Hmmm… what to write tonight? The thoughts went through my head in a big jumbled mess, not much in the way of cohesion or anything remotely interesting. I struggled to come up with a plot or storyline that wasn’t related to my breakup in some form or another. After all I mused, a writer has to come up with new ideas if they are going to give their audience something fresh to mull over.

So I sat in front of the screen with a very serious look on my face, desperately trying to pull some creativity out of my arse. What would Hunter S do? What would John Birmingham do? I wondered if my heroes ever had this problem. It’s almost impotency for a writer when they can’t find something to write about. Creativity is so closely linked with our mojo, that it can be seriously ego damaging when the words won’t come. Now would be the time for a shot of hard liquor, or some hard drugs, I said to myself! Strong drink always gives a stiff jolt to get kickstarted, except that my heart wasn’t in it, besides which I promised someone that I wouldn’t do that anymore.

Then I remembered the news story I read early on in the day about a 35 year old woman in New South Wales who got arrested for fucking a horse! For a moment I felt sorry for the poor lady. Whatever problems I was having, they weren’t bad enough to make me want to crawl under a foor legged farm animal and spear myself with it’s 5 foot sex organ. I started to try to think of what would make me do that, and nothing came to mind. My sympathy for her quickly turned into total bewilderment. Why on earth would anyone fuck a horse? Hmmm… In the end I thought it best not to go there just in case I came up with something, after all there are worse things than not knowing!

Okay, so if I couldn’t talk about the horse fucking incident in Lismore, I had to come up with something else. But what?! I looked vainly around the room for some help or inspiration. At the corner of my table there were four books on screenwriting/screenplay development, a copy of American Psycho, and a new press version of Fear and Loathing in Las Vegas. There was also a cdrom labelled ‘VERY NASTY PORN’! Yes, this might prove interesting, a little voice inside my head said to me. All in the interests of literature mind you, I wasn’t going to watch it for myself, only because I badly needed some inspiration! I didn’t hear anything from my conservative conscience, so I figured my justification was fair enough. Well either that, or he just wanted to see exactly what was on the VERY NASTY PORN disc as much as what me and the devil on my shoulder did. All three of us went silent with anticipation as we put the disc in the drive.

A cyclic redundancy check (CRC) checksum error occurred…

You have to be kidding! I’m a good person, I pay my taxes, I support greenpeace, why is this happening to me?! God was being very cruel indeed. I told him that the people that would really suffer would be my readers. Because instead of inspired writing I was going to have to fall back on ranting, something I seem to be doing more and more often these days.

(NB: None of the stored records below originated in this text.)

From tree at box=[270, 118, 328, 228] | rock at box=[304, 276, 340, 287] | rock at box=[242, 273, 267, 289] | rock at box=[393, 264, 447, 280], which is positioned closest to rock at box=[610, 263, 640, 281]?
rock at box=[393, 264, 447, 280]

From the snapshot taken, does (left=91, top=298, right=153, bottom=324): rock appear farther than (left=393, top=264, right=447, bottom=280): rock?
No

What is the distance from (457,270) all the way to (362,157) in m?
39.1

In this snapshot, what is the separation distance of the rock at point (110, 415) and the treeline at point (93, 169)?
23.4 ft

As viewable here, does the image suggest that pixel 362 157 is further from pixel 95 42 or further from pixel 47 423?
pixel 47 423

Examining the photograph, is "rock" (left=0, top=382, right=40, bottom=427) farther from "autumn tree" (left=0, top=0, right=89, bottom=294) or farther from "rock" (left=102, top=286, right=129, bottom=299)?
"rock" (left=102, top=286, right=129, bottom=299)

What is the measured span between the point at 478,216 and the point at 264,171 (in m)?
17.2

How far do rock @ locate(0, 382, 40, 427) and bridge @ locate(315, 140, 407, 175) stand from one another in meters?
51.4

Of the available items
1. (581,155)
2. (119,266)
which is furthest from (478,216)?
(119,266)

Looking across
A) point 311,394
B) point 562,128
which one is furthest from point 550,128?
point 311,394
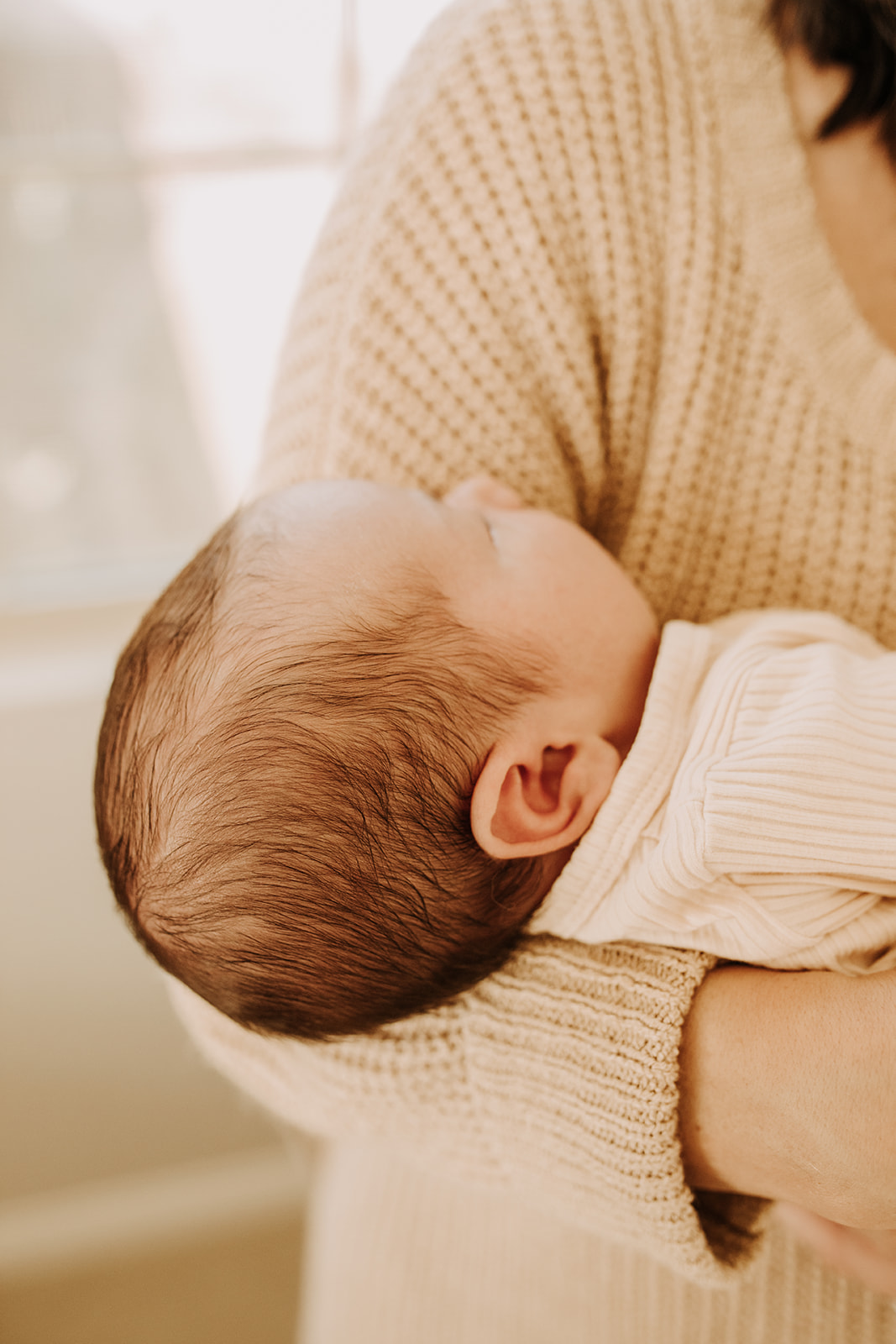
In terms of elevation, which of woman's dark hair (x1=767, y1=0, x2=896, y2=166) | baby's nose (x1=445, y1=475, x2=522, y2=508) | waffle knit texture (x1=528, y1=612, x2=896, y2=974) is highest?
woman's dark hair (x1=767, y1=0, x2=896, y2=166)

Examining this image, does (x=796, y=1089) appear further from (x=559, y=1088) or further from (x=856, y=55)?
(x=856, y=55)

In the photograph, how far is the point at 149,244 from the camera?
1.18 meters

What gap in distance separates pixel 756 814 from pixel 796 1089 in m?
0.18

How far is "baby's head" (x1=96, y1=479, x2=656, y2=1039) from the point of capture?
0.61 metres

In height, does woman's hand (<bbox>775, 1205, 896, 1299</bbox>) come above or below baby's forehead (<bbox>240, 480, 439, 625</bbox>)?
below

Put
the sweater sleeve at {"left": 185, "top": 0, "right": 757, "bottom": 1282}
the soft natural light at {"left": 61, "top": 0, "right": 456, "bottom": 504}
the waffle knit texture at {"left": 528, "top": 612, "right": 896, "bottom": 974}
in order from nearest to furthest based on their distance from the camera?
the waffle knit texture at {"left": 528, "top": 612, "right": 896, "bottom": 974}
the sweater sleeve at {"left": 185, "top": 0, "right": 757, "bottom": 1282}
the soft natural light at {"left": 61, "top": 0, "right": 456, "bottom": 504}

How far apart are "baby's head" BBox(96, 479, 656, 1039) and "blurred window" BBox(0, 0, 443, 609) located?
→ 25.7 inches

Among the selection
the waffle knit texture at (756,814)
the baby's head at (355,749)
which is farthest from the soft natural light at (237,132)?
the waffle knit texture at (756,814)

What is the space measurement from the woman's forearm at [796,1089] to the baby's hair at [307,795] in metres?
0.17

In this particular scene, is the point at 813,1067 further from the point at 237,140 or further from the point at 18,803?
the point at 237,140

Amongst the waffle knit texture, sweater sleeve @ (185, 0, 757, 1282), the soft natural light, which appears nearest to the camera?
the waffle knit texture

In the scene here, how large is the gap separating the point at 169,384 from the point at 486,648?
0.81 metres

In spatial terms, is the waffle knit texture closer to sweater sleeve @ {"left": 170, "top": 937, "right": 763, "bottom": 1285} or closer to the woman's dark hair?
sweater sleeve @ {"left": 170, "top": 937, "right": 763, "bottom": 1285}

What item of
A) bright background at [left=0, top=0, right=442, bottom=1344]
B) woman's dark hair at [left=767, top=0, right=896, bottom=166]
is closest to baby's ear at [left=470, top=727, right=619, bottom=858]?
woman's dark hair at [left=767, top=0, right=896, bottom=166]
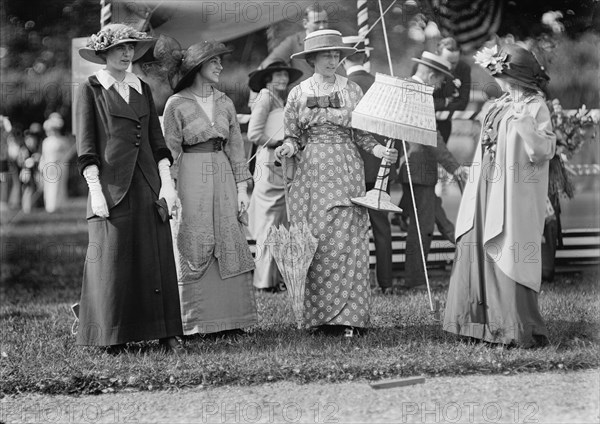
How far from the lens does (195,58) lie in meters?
6.63

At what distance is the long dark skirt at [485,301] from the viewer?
6.08 meters

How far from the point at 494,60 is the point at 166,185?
234cm

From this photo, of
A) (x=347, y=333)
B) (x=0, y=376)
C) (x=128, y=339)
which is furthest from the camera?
A: (x=347, y=333)

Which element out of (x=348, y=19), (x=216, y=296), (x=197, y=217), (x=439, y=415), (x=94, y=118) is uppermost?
(x=348, y=19)

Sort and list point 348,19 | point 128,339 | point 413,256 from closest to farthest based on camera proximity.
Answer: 1. point 128,339
2. point 413,256
3. point 348,19

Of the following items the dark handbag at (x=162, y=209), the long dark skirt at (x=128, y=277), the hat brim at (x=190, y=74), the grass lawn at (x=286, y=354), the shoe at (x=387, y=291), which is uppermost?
the hat brim at (x=190, y=74)

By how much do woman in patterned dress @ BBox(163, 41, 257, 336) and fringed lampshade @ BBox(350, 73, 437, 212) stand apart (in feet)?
3.11

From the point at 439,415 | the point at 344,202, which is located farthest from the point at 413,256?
the point at 439,415

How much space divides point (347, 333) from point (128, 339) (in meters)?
1.52

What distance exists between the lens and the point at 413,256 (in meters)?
8.84

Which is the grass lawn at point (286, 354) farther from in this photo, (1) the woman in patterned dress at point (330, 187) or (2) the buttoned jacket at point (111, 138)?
(2) the buttoned jacket at point (111, 138)

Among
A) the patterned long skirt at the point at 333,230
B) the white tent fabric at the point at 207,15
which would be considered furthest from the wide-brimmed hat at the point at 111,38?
the white tent fabric at the point at 207,15

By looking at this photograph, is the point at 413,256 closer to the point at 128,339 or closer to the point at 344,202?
the point at 344,202

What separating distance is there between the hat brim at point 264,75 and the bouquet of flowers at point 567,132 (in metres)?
2.50
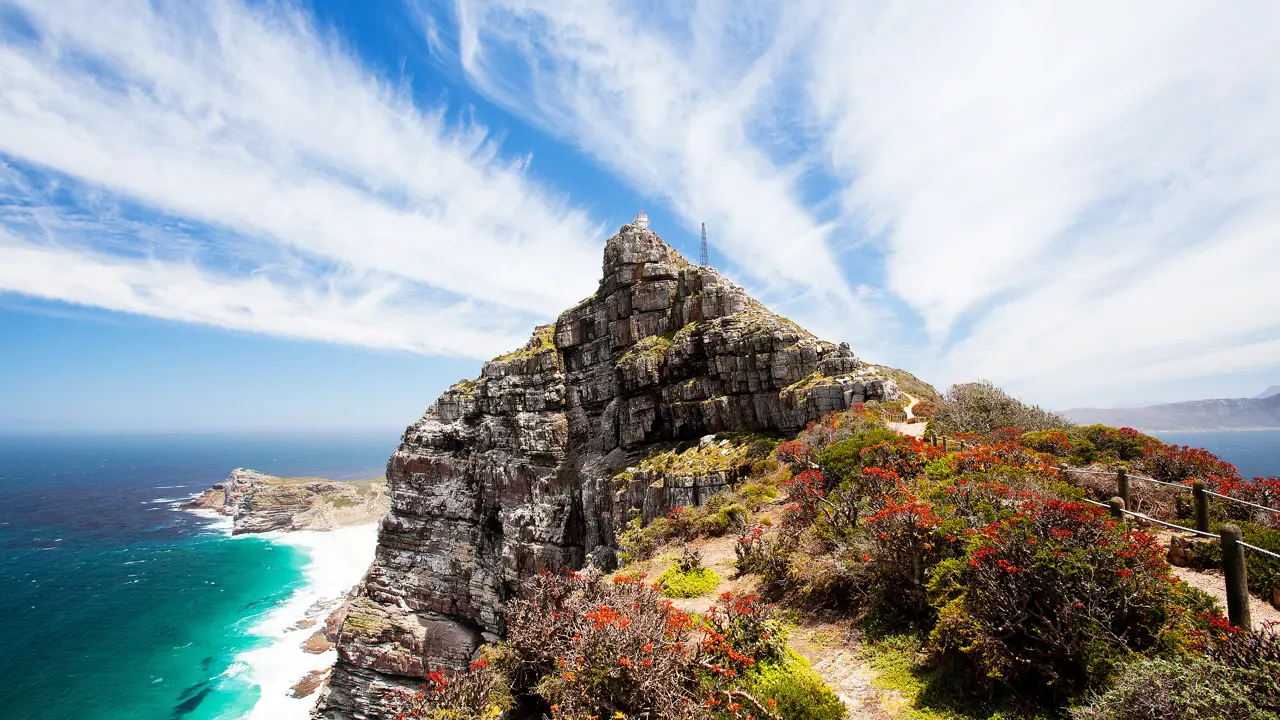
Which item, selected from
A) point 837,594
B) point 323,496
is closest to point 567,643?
point 837,594

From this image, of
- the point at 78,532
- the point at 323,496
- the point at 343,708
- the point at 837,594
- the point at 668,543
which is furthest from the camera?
the point at 323,496

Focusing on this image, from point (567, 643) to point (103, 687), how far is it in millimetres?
64122

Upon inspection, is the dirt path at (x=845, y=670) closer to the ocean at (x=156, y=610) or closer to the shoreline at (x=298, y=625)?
the shoreline at (x=298, y=625)

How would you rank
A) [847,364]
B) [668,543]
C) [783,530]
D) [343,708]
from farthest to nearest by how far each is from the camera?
[343,708]
[847,364]
[668,543]
[783,530]

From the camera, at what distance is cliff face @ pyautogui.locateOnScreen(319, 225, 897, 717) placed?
1320 inches

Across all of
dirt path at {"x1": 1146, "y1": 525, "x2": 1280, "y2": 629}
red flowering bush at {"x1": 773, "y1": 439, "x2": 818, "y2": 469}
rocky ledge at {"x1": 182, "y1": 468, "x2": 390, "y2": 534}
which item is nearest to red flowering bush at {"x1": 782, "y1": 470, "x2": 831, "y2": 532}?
red flowering bush at {"x1": 773, "y1": 439, "x2": 818, "y2": 469}

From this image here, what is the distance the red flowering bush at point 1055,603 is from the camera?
6262 millimetres

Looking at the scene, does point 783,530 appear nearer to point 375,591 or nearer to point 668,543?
point 668,543

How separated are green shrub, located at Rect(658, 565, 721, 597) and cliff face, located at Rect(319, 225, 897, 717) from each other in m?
16.5

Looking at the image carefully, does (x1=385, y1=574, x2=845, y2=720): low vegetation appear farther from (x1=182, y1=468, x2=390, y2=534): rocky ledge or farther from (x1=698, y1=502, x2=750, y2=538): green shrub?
(x1=182, y1=468, x2=390, y2=534): rocky ledge

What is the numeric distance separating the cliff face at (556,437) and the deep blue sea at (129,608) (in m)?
16.6

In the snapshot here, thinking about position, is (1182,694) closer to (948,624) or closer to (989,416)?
(948,624)

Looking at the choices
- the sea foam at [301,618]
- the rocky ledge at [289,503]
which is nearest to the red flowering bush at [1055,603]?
the sea foam at [301,618]

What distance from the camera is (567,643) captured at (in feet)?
25.7
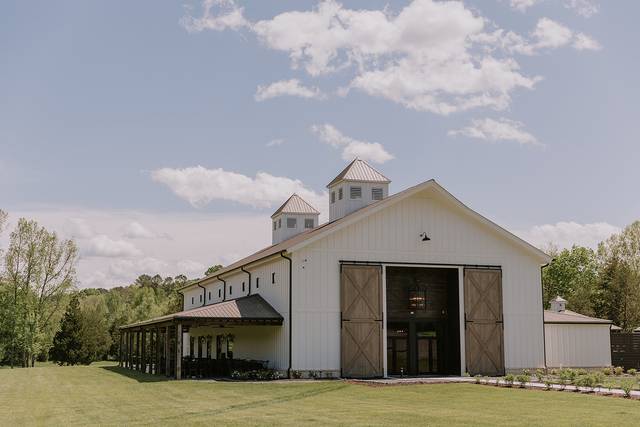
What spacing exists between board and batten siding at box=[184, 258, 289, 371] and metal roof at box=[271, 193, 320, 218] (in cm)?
767

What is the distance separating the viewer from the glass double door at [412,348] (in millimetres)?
31125

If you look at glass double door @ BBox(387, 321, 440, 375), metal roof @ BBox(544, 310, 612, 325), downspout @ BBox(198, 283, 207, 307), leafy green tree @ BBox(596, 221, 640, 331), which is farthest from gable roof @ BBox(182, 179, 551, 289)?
leafy green tree @ BBox(596, 221, 640, 331)

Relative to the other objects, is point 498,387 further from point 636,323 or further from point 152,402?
point 636,323

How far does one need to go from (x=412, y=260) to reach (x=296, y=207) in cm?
1643

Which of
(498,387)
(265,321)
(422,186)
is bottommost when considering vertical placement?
(498,387)

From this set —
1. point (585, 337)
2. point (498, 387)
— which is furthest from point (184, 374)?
point (585, 337)

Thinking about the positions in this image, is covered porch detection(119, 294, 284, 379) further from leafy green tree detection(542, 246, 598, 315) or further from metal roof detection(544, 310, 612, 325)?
leafy green tree detection(542, 246, 598, 315)

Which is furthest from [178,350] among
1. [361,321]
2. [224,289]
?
[224,289]

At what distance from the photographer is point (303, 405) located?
18.8m

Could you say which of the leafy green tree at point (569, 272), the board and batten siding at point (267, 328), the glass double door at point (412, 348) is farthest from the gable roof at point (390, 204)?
the leafy green tree at point (569, 272)

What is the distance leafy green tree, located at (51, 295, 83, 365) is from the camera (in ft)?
181

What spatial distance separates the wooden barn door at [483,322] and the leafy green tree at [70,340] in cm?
3427

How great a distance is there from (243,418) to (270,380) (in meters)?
11.9

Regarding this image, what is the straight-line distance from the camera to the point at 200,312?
29141 mm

So I decided that the only to do was put fingers to keys and get something out. In the end, maybe someone would get a laugh out of it, and I could desperately use putting a smile on someones face. I’m kind of stuck in that grey zone where everything is overlayed with a sepia tone effect where the colour is all washed out. I feel like I’m like that too. Looking into a mirror I see this face staring back at me, but the eyes, they look different, and I get the feeling I don’t recognise them.

Do we see the world the way it is, or is the world different for all of us because we all wear our own lenses of perception that colour the world the way we subconsciously want? I asked myself that question, but I only got silence for an answer. I told myself maybe I’ll get answer tomorrow, so, just like Grandma Death I’ll wait, and come back then.

Padwanna!

 
  • pippi

    He Padwanna, it seems like your a man that’s experiencing high highs and low lows, like all writers do i think.You are very much alive, allthough probably for you it’s sometimes really hard.
    I don’t think however porn is a resource for inspiration, in writing anyway.
    Don’t feel obliged to your readers, like you said a few months ago if it feels like you have nothing to say then don’t. However i must say that even your nothing is very entertaining. me i’m doing better set myself a goal to look for a job in the morning and finding it as well. Woke up this week with a pit in my stomach, thought about it and realized that i have no clue how to pay my bills this month, i’m very chaotic when it comes to money. i allso realized that i have to much time in my hand spending it to think and i want to be more active.
    oke let’s have a beer in january i’m curious to see your face, maybe mine does not even ring a bell. I will wair a flower in my hair ( same colour as pippi has )like i allways do anyway. have to tell my friend first will tell you later how that went. Hope a better week for you.
    Groetjes en kus Pippi

    By the way you are right apple is fantastic but it takes some time to get used to.

  • ann

    “I’m kind of stuck in that grey zone where everything is overlayed with a sepia tone effect where the colour is all washed out. I feel like I’m like that too. Looking into a mirror I see this face staring back at me, but the eyes, they look different, and I get the feeling I don’t recognise them.”

    Oh, I know exactly what you mean. These sentences struck me. I recognized myself in there. No sepia for me right now, but I’m not that far away. I don’t have an answer for you about our reality, but I do wish you the best in your search for happiness.